US rebound helps stop the bleeding in Asia

Stocks in Asia finished broadly higher, snapping a string of large losses on the heels of the steep advance in the US after the Fed pledged to keep interest rates low for at least two years. Japan’s Nikkei 225 Index rose 1.1% aided by some bargain hunting in the tech sector, led by a surge in shares of
Gree Inc. (GREZF $24) after the social networking service company posted stronger-than-expected results. Also, Australia’s S&P/ASX 200 Index jumped 2.6% amid the broad-based gains, led by mining issues, along with retailers, aided by a sharp advance in shares of Harvey Norman after the company posted a smaller-than-anticipated decline in same-store sales. Meanwhile, stocks in China registered gains, paced by the Hong Kong Hang Seng Index, which rose 2.3%, with shares of HSBC one of the best performers supported by its announcement that it has sold its US credit-card business to Capital One Financial Corp. Moreover, China’s Shanghai Composite Index gained 0.9%, following a report that showed the nation’s trade surplus expanded by a larger amount than forecasted, with exports and imports both rising more than economists estimated.

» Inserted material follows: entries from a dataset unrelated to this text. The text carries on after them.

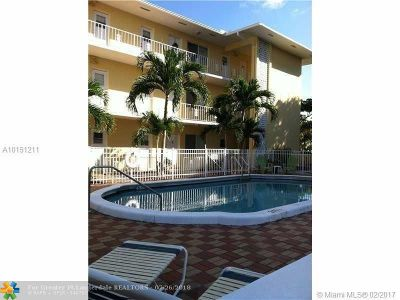 Fort Lauderdale Condo/Townhouse For Sale: 3061 NE 49th St #18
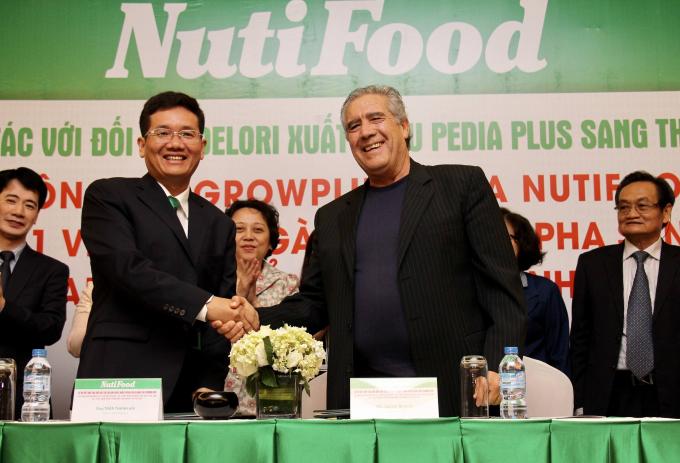Cái bắt tay ghi dấu nhất của NutiFood trong hành trình nâng tầm sản phẩm sữa do người Việt sản xuất ra, chính là câu chuyện hợp tác đưa sữa dinh dưỡng đặc trị PediaPLUS vào thị trường Mỹ.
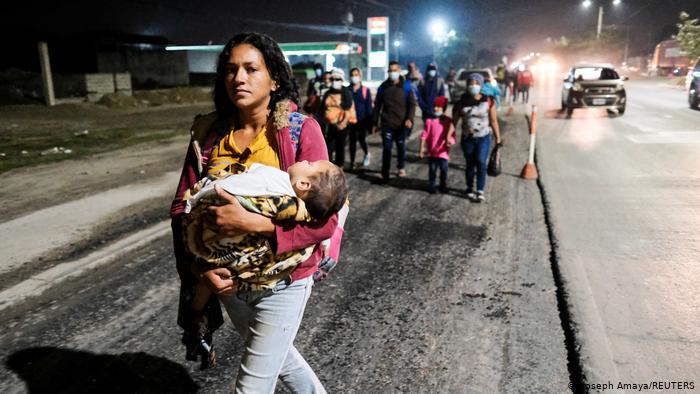 Caravana de inmigrantes avanza en México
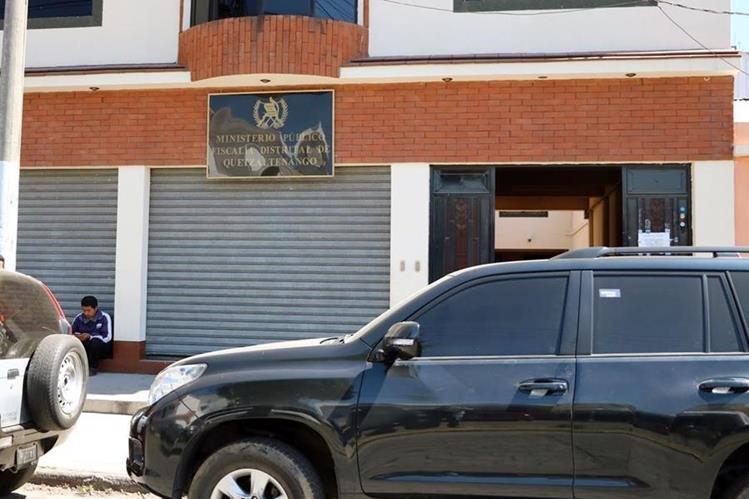 Denuncia por robo en una cooperativa de San Juan Ostuncalco es interpuesta en el MP de Xela. (Foto Prensa Libre: Carlos Ventura)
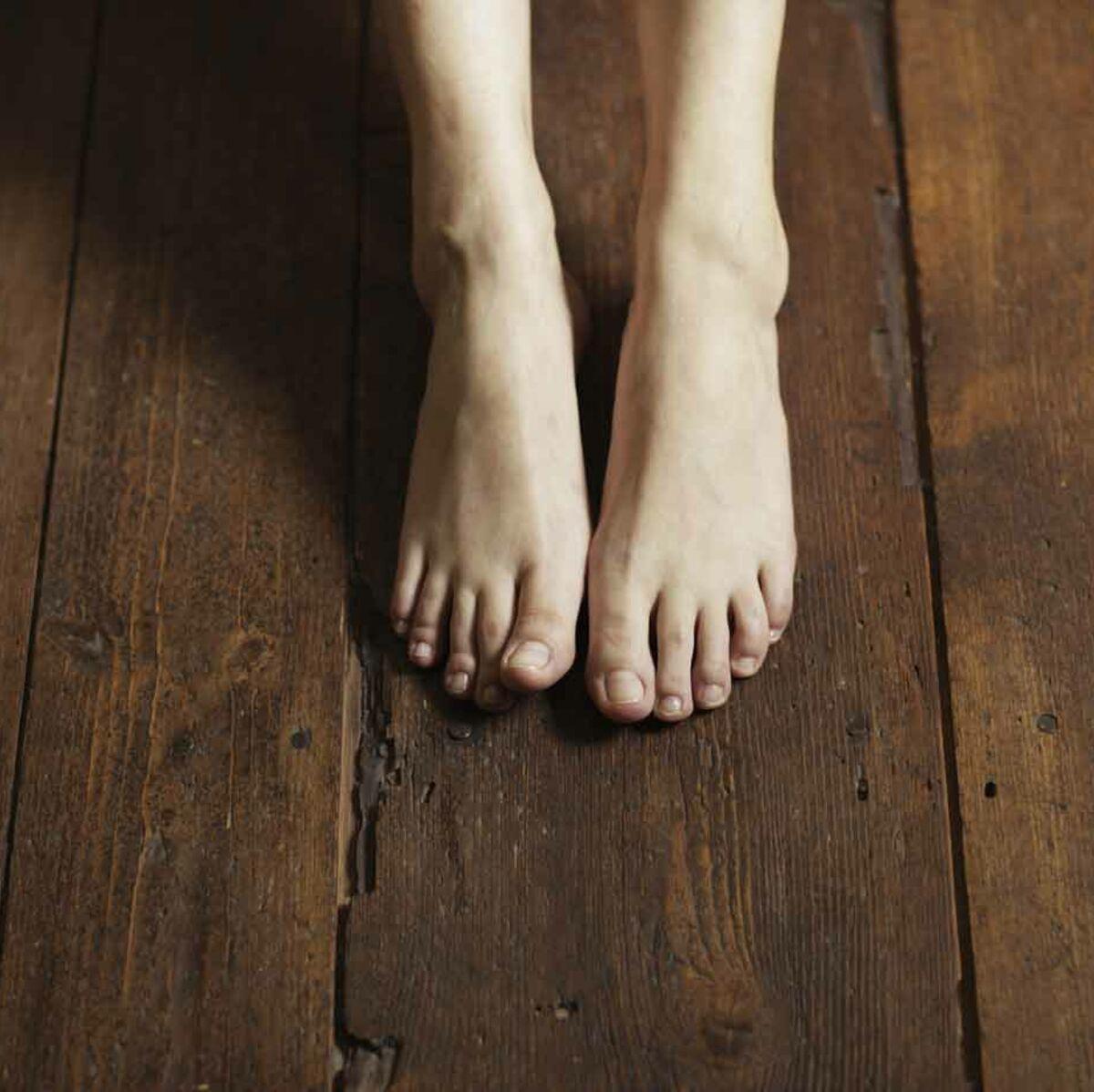 Comment Enlever Des Rayures Sur Parquet Flottant comment entretenir un parquet vernis ou huilé ? : femme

However, South Korea’s Kospi Index underperformed, advancing 0.3%, with shares of
Samsung Electronics Co. Ltd. (SSNLF $800) failing to gain ground after the announcement that Apple Inc. (AAPL $374) won a temporary injunction that could stop sales of its tablet computer in most European Union countries. Samsung said it will file its opposition in the Dusseldorf Regional Court, and will “take all necessary measures” to ensure that its mobile devices are available for customers in Europe.